Y el mar, ¿no es acaso un borde sin borde, una línea abierta que marca obsesivamente la falsedad de sus límites? ¿Dónde está la orilla? ¿En el calor, en el viento? ¿Dónde acaba el mar? ¿En el final de un pelícano? ¿En el desgaste de las olas? ¿En la resistencia de las piedras? ¿En los muertos que lo hunden? Ciertamente, el mar es un borde hecho interrogación, sus aguas bullen hacia arriba picoteando el desplome de los rayos solares, abandonando su espesor a los caprichos menstruales de la luna. ¿Acaso no guarda el mar dentro de sí un cielo espeso y negro con una tempestad siempre al acecho? El mar es la expresión más fidedigna de la conversión del borde en lleno y del lleno en borde. Pero esto se contenta con ser mostrado o descrito, no con ser conceptuado ya que los conceptos atrapan las movilidades de la realidad y pretenden solidificar su misterio, lo cual es imposible por la presencia de la muerte como función de todo lo vivo. A uno le provocaría decir que la muerte es un lleno sin borde, pero, ¿un lleno de qué? Inmediatamente se impone el absurdo de la pregunta, daría igual decir que es un borde puro. A diferencia del mar, las preguntas acerca de la muerte nos devuelven un reflujo de ironía, un sin sentido que acusa un filosofar inope. Ante el mar todo pensamiento tiene un fondo, todo lamento es libre, todo sentimiento se acomoda a sus propios límites y la verdad misma comprende que es infinita en lo que tiene de silencio y de oscuridad. ¿Silencio y oscuridad?, tal aliento es la noche, que quita el velo del sol y nos permite buscar otra profundidad, la noche pues es ese mar oscuro que mueve hacia arriba la mirada y abre la sonrisa del cielo que se pone blanca en la cayena y suave pare el dolor que alumbra. Entonces sabe a sal el silencio, también crece su marea, ¿cuántas cosas flotan dentro de nosotros atraídas por el reflejo de las palabras y después vuelven a bajar oscuras?
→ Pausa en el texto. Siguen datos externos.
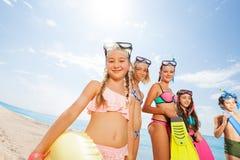 Grupo lindo de niños que se divierten en la playa Foto de archivo libre de regalías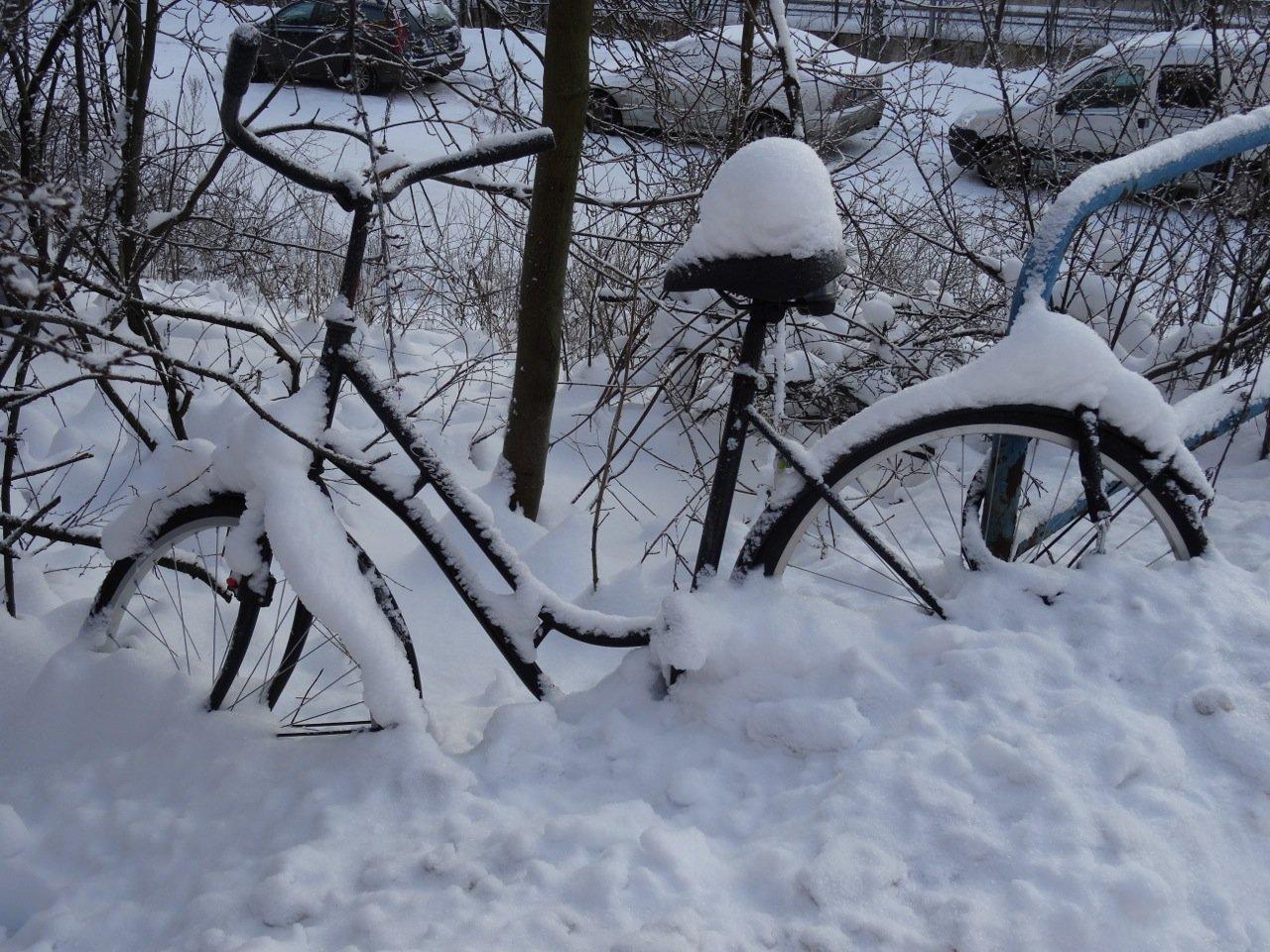 Eingeschneites Fahrrad Helsinki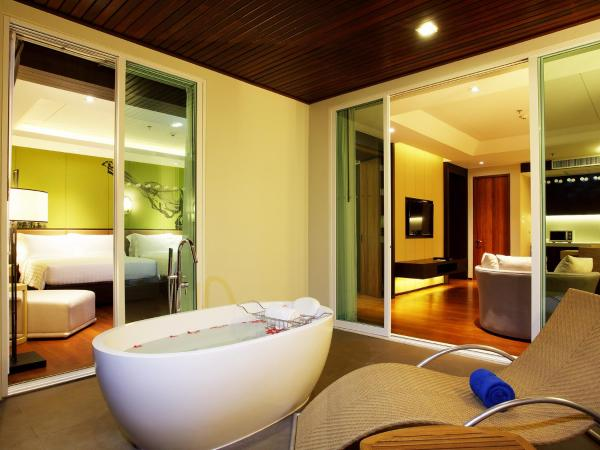Moken Suite with Pool View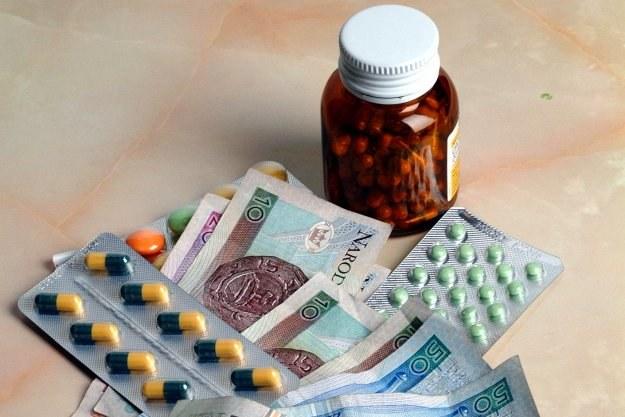 Nowe przepisy mogą przyczynić się do tego, że za leki pacjenci zapłacą więcej niż do tej pory /© Bauer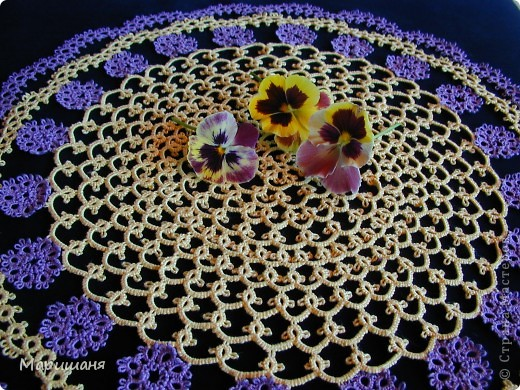 Добрый день всем! сегодня я хочу показать несколько своих работ по фриволите - это цветочные сафлетки.  салфетка Фиалки (или анютины глазки :-), кому как нравится ).  фото 1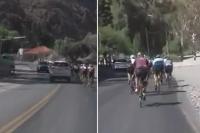 Filmó una muy peligrosa maniobra que involucra a una camioneta y varios ciclistas
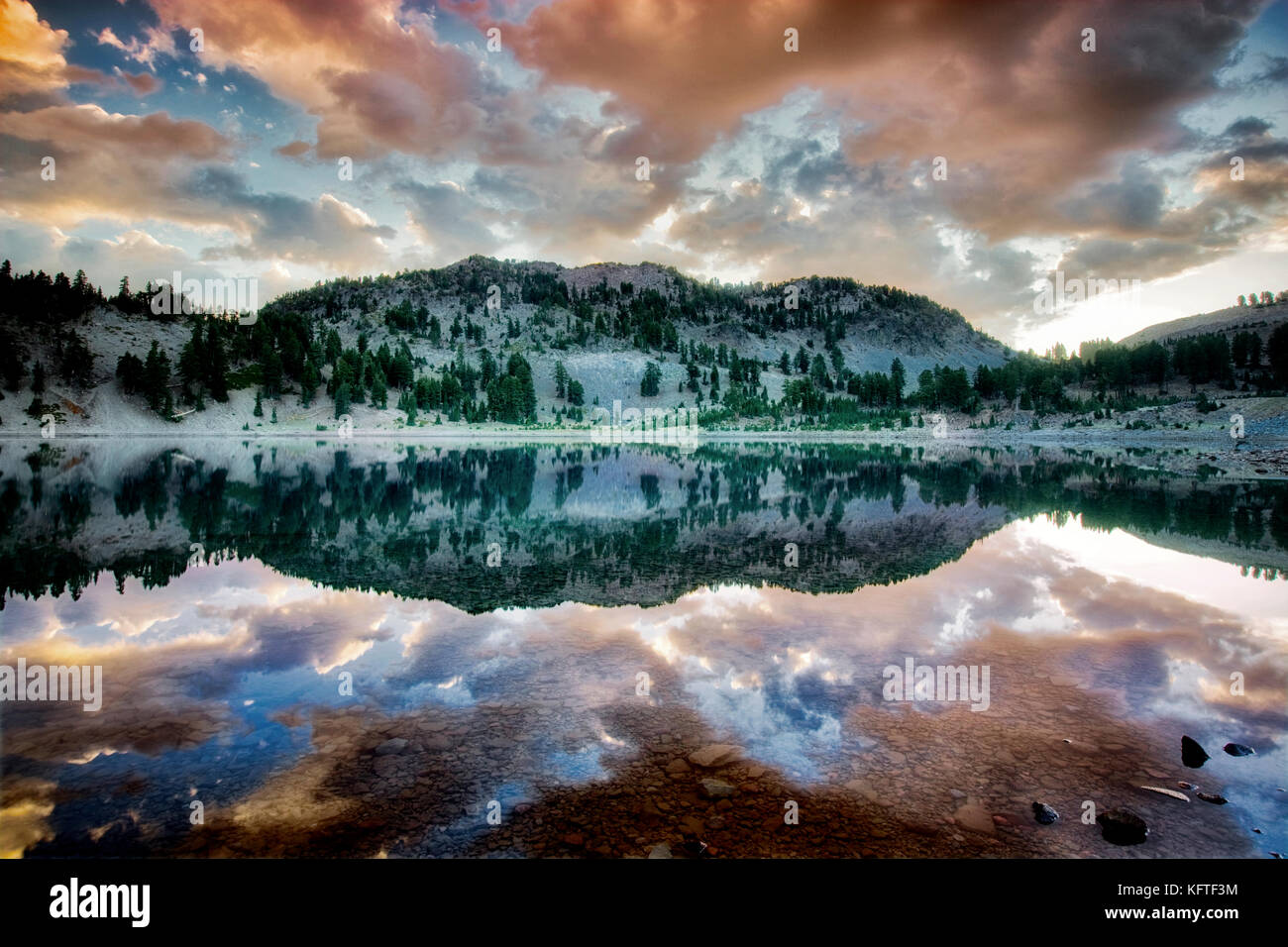 sunrise-reflected-in-lake-helen-lassen-v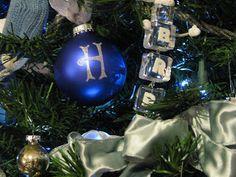 JeNNspeak: Monogrammed Ball Ornaments DIY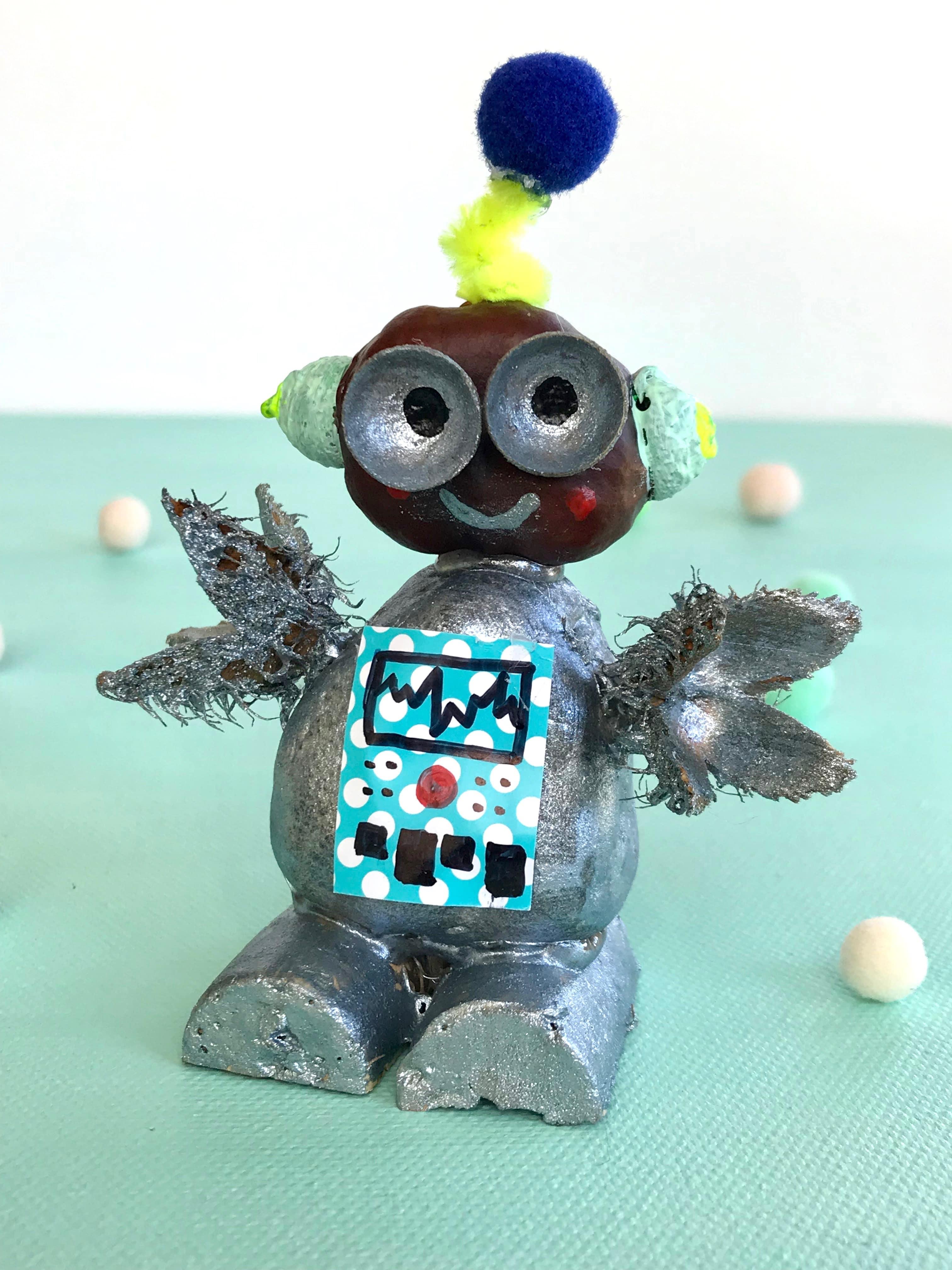 DIY Robotor aus Naturmaterialien basteln, Kastanienfigur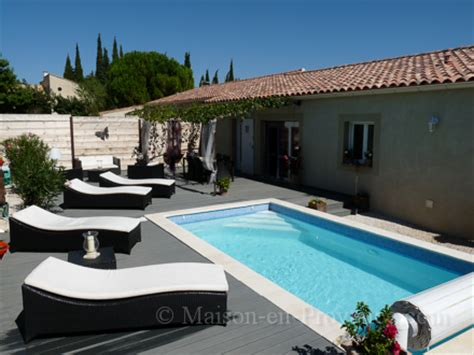 semi detached house pool near the center of the in tavel gard south
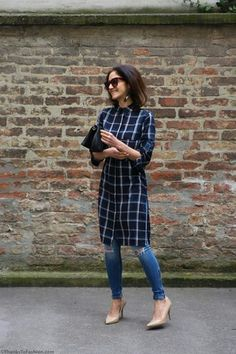 To my Stitch Fix stylist: I'd love a midi or maxi shirt dress (with sleeves) that I could wear either on its own or as a tunic over jeans. Como usar vestido camisa com calça Look Fashion, Indian Fashion, Fashion Outfits, Skinny Fashion, Fashion Moda, Fashion Women, How To Wear Leggings, Dresses With Leggings, Kurta Designs
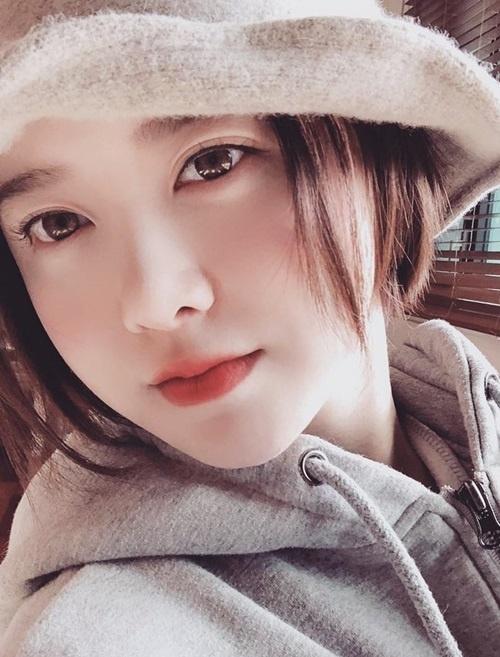"""Bí quyết để """"Cỏ"""" Goo Hye Sun da mềm mịn như gái đôi mươi - Ảnh 3"""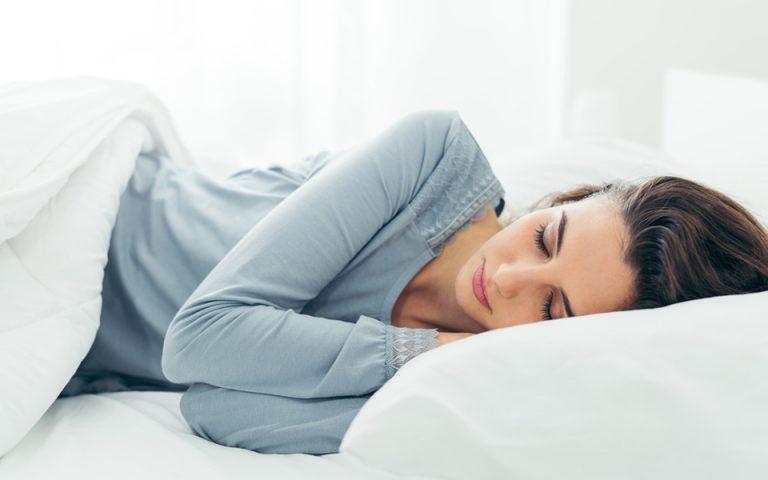Πρώιμη ένδειξη για Αλτσχάιμερ ο κακός ύπνος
Por otra parte, los bordes urbanos han dado origen a modificaciones espaciales en el comportamiento de algunos animales, por ejemplo, en los quicios de las ventanas y de los balcones, sobre todo en los edificios, las palomas se aparean y construyen sus nidos. Lo mismo ocurre en los pretiles y en las cúpulas de las iglesias, en galpones y casas abandonadas, las palomas invaden las vigas y los tablones que sostienen a los techos, son las conquistadoras de las alturas citadinas. Así mismo, de los cables conductores de electricidad penden nudos de matojos llevados ahí por los pájaros. Las iguanas habitan tuberías desvencijadas al borde de ríos arruinados y convertidos en receptáculos de aguas sucias, ellas asoman sus opacas quietudes por las grietas de las capas de cemento en las que ellas mismas se tornan ramas partidas, hendijas verdes, caminos. Por último, hay casas invadidas casi totalmente por las hormigas que suelen realizar sus peregrinaciones por los filos de las paredes y de los frontispicios, los rincones de las alacenas, los contornos de los trebejos y el lleno de los alimentos en los que trazan ellas mismas una línea móvil ([1]).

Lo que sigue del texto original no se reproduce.